Il settore agroalimentare è diventato sempre più attrattivo per le organizzazioni criminali che, secondo quanto illustrato nel rapporto, aumentano sempre più i tentativi di estendere i propri tentacoli su molteplici asset legati al cibo. Un esempio è lo sfruttamento degli immigrati attraverso il caporalato, gestito da reti criminali italiane e straniere. Ma le agromafie usano le pieghe della burocrazia per promuovere il credito illegale, acquisire aziende agricole e riciclare denaro, mentre gli imprenditori subiscono minacce e danni per cedere terre e attività, anche a causa della crisi legata alle tensioni internazionali e all’aumento dei costi di produzione che ha caratterizzato questi ultimi anni, indebolendo molte imprese.
L’obiettivo principale sono i fondi pubblici e il controllo di mercati e appalti, con l’aiuto di professionisti compiacenti e documenti falsi. Ma le infiltrazioni si estendono a ristorazione, mercati ortofrutticoli e grande distribuzione, senza risparmiare vere e proprie le frodi alimentari, con prodotti adulterati o senza etichetta, spesso venduti nei discount. I settori più colpiti sono vino, olio, mangimi e riso, usando agrofarmaci vietati e false certificazioni bio da importazioni dell’Est Europa. Un capitolo a parte è poi rappresentato dal dilagare dell’Italian Sounding e delle frodi sul packaging.
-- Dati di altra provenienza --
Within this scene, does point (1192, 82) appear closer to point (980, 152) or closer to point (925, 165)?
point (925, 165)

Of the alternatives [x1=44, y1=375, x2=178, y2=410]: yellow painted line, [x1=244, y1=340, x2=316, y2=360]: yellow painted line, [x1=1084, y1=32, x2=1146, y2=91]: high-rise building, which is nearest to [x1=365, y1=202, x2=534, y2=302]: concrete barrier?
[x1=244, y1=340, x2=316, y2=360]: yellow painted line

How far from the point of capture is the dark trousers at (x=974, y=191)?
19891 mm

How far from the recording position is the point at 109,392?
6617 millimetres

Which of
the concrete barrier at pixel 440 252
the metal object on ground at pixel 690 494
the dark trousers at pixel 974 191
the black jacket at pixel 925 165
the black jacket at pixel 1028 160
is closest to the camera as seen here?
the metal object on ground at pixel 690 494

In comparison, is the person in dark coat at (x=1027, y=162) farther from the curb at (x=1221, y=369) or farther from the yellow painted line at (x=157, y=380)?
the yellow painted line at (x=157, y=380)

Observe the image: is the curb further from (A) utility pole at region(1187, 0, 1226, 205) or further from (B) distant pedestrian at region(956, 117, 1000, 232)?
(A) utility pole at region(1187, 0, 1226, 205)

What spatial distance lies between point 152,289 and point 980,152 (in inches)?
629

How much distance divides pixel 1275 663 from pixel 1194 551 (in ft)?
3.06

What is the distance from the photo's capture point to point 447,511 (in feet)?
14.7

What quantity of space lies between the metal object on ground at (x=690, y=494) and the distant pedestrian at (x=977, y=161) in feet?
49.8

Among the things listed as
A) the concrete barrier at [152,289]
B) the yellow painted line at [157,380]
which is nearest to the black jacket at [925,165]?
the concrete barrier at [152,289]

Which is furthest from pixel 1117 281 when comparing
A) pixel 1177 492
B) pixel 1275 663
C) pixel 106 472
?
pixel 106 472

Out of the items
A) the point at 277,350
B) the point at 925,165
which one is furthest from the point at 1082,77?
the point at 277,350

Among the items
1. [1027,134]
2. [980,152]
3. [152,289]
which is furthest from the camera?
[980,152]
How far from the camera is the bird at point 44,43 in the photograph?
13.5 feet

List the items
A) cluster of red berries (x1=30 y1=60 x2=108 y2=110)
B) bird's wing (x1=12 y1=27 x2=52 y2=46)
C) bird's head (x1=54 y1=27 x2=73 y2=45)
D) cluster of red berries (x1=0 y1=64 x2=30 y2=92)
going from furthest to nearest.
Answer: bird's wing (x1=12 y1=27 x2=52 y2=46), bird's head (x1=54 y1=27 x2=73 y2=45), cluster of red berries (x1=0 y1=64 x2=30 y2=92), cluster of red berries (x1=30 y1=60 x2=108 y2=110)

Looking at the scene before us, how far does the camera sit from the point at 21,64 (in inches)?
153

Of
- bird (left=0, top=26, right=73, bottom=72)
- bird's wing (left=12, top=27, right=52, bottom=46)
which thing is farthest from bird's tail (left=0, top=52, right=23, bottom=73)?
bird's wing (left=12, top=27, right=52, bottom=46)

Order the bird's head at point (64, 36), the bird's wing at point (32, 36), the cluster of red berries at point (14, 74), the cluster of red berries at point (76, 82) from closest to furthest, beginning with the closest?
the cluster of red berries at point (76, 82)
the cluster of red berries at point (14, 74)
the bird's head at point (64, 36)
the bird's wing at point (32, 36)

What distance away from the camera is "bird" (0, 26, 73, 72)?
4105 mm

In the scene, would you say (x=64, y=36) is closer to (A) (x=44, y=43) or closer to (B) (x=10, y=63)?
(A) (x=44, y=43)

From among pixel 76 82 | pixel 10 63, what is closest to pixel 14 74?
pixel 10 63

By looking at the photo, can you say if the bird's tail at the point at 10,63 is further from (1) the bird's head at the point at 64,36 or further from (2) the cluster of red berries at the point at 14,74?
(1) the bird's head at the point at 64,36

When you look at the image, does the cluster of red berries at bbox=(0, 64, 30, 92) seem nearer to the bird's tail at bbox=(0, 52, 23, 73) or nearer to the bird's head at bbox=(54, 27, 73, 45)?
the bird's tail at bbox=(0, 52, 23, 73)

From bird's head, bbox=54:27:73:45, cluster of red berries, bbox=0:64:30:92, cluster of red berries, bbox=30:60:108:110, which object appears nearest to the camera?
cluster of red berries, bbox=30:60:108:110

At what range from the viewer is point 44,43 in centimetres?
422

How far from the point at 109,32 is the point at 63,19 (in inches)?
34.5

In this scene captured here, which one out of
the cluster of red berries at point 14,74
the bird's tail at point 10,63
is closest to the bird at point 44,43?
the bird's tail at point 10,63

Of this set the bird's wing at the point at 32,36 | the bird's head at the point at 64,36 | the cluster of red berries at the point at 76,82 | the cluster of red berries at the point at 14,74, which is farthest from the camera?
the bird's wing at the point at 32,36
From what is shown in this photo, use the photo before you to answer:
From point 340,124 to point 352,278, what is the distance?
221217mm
“La crisi internazionale e i cambiamenti climatici stanno mettendo in crisi la filiera agroalimentare, che appare sbilanciata a favore della distribuzione e penalizza i produttori – sottolinea Gian Maria Fara, presidente di Eurispes -. Molte aziende agricole, pur operando nel contesto del successo del Made in Italy, faticano a sostenere l’aumento dei costi, la riduzione delle rese, i prezzi imposti dalla GDO e la difficoltà di accesso al credito. Le mafie, grazie alla loro liquidità, offrono prestiti usurari o acquistano aziende agricole in difficoltà, seguendo un modello simile al land grabbing. Questa nuova strategia punta direttamente alla terra e alla produzione primaria, ampliando il controllo lungo tutta la filiera: dalla produzione ai fondi pubblici, fino alla manodopera sfruttata”.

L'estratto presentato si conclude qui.